Report reveals lag in disclosure of ransomware attacks in 2023
Silobreaker has published its most recent research on ransomware trends, revealing a significant lag in the disclosure of attacks by organisations.
Named 'Ransomware? What Ransomware? 2024 Report Insights,' the study was unveiled by researchers Hannah Baumgaertner and Peter Kroyer Bramson during a detailed presentation.
Baumgaertner and Bramson outlined a comprehensive analysis of 922 ransomware attacks that occurred in 2023, showing that over 50% of affected organisations do not admit to an attack until it is already publicly known. Additionally, in cases where customer data is breached, there is an average 90-day delay before customers are informed.
Bramson noted an increase in non-disclosure practices, highlighting a trend where nearly half of the victims did not publicly acknowledge a ransomware attack at all in 2023. This is a marked increase from 2022 when nearly a quarter of the victims refrained from making such disclosures. "This represents quite a significant increase in non-disclosures because in 2022, nearly a quarter of victims did not provide a disclosure, which then increased to nearly half of victims in 2023," he stated.
The report also identified delays in public reporting and disclosures.
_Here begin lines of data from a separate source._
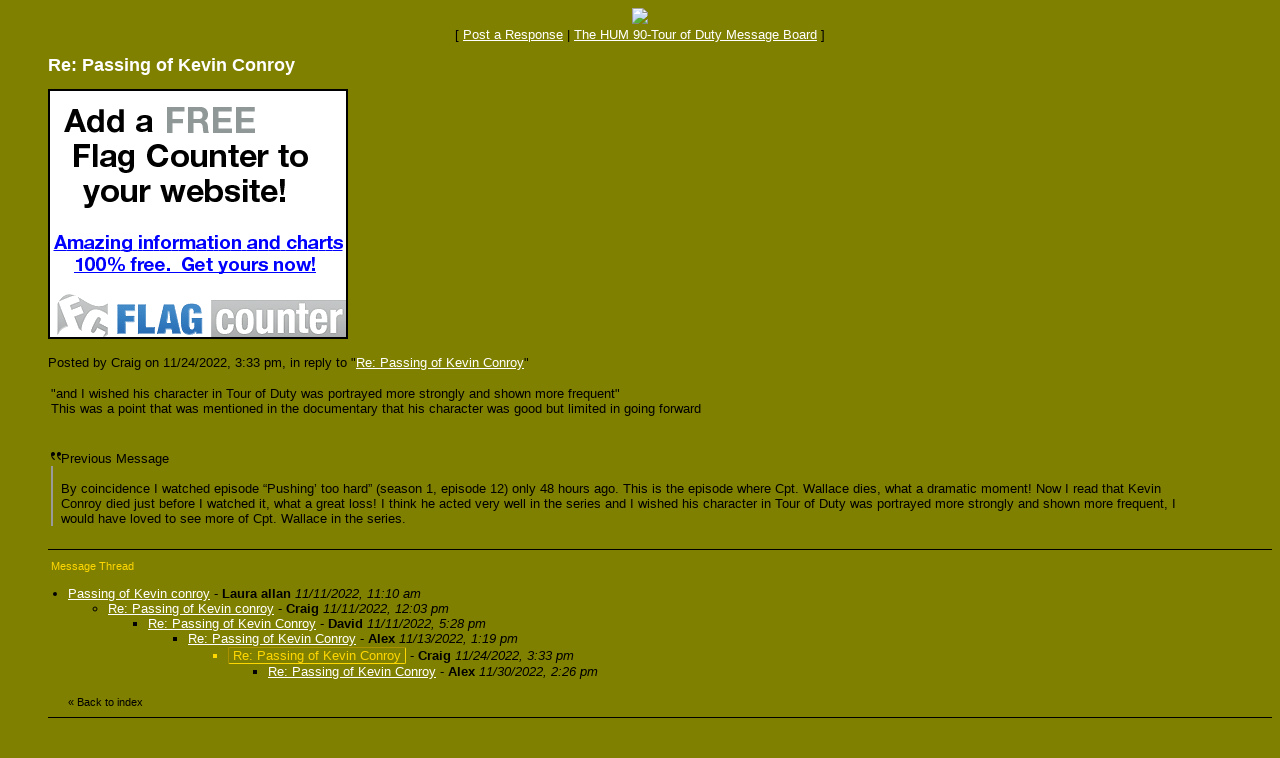

--- FILE ---
content_type: application/javascript; charset=utf-8
request_url: https://fundingchoicesmessages.google.com/f/AGSKWxWdY7yvXAOYVzap7gMMPEjWZHx0qSR1U2-1RQ8_fs4B2DpE3Pv6JQWXOYllFUn_IFjvx_8qNTVcgTvfgqCfjyQb69_9asHTs8vbcWYMrV_Zq0OCrMpmd2tAXmkCohQMCARSnDGPf-2-9gBAzlzOoMFJHIK6RQTVlxcPOcc233tdpr50GKIkEthQcP8-/_/invideoad./adv1./adsservice./ad/random_/oncc-ad.
body_size: -1289
content:
window['5a5cb5ea-92c2-4247-8da3-51c83ca97f34'] = true;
Bramson elaborated that public reporting of ransomware incidents happens, on average, 41 days after the initial attack, which is a slight improvement from the previous year's 46 days. Yet, this improvement is overshadowed by a decline in rapid reporting, with less than 5% of incidents being reported within a day of occurrence in 2023, down from nearly 9% in 2022.
Another notable finding is the increased exploitation of vulnerabilities by threat actors. Baumgaertner cited the 2023 attack on Progress Software's MoveIt managed file transfer program as a key example, affecting over 2000 companies worldwide. "This attack is just a prime example of the kind of supply chain risk that comes with these ransomware attacks," she pointed out.
When analysing the sectors most frequently targeted, healthcare, education, and government were identified as the top three for 2023, similar to the previous year. However, education overtook the government sector this year. According to Baumgaertner, the likelihood of these sectors having poor security and a higher willingness to pay ransoms are contributing factors to their targeting. "The reason for the targeting of these three sectors is likely because there's a higher chance of the target having poor security, probably due to lack of funding, to implement these kinds of security measures, so they're easier to infiltrate," she said.
Baumgaertner also mentioned that Western countries, particularly the United States, continue to be primary targets for ransomware attacks. U.S. organisations are a popular target for "big game hunting" due to their substantial financial resources. "One of the main reasons that the US might be a popular target for ransomware actors is it's a good place for this so-called big game hunting that ransomware actors like to do," she added.
The research highlighted the evolving tactics of ransomware actors, with a shift towards vulnerability exploitation and data theft without encryption. Baumgaertner explained, "One of them is Ransom VC. They're well known to only steal data and then leak it. Other ransomware actors might still continue with encryption but use intermittent encryption and just shows that the main goal is no longer necessarily the encryption of data."
The data from this research underscores the importance of utilising open-source intelligence (OSINT) and monitoring dark web leak sites for a more accurate picture of the ransomware threat landscape. As Bramson noted, "Throughout our time looking at the leak sites, we have often observed that an actor will list the victim, and then a day after or some days after, a researcher writes about it."
The report concludes by recommending that organisations must refine their cyber defence mechanisms and remain vigilant against emerging ransomware tactics. The study suggests that comprehensive patch management systems and thorough staff training on cybersecurity threats are necessary to mitigate the growing risks associated with ransomware attacks.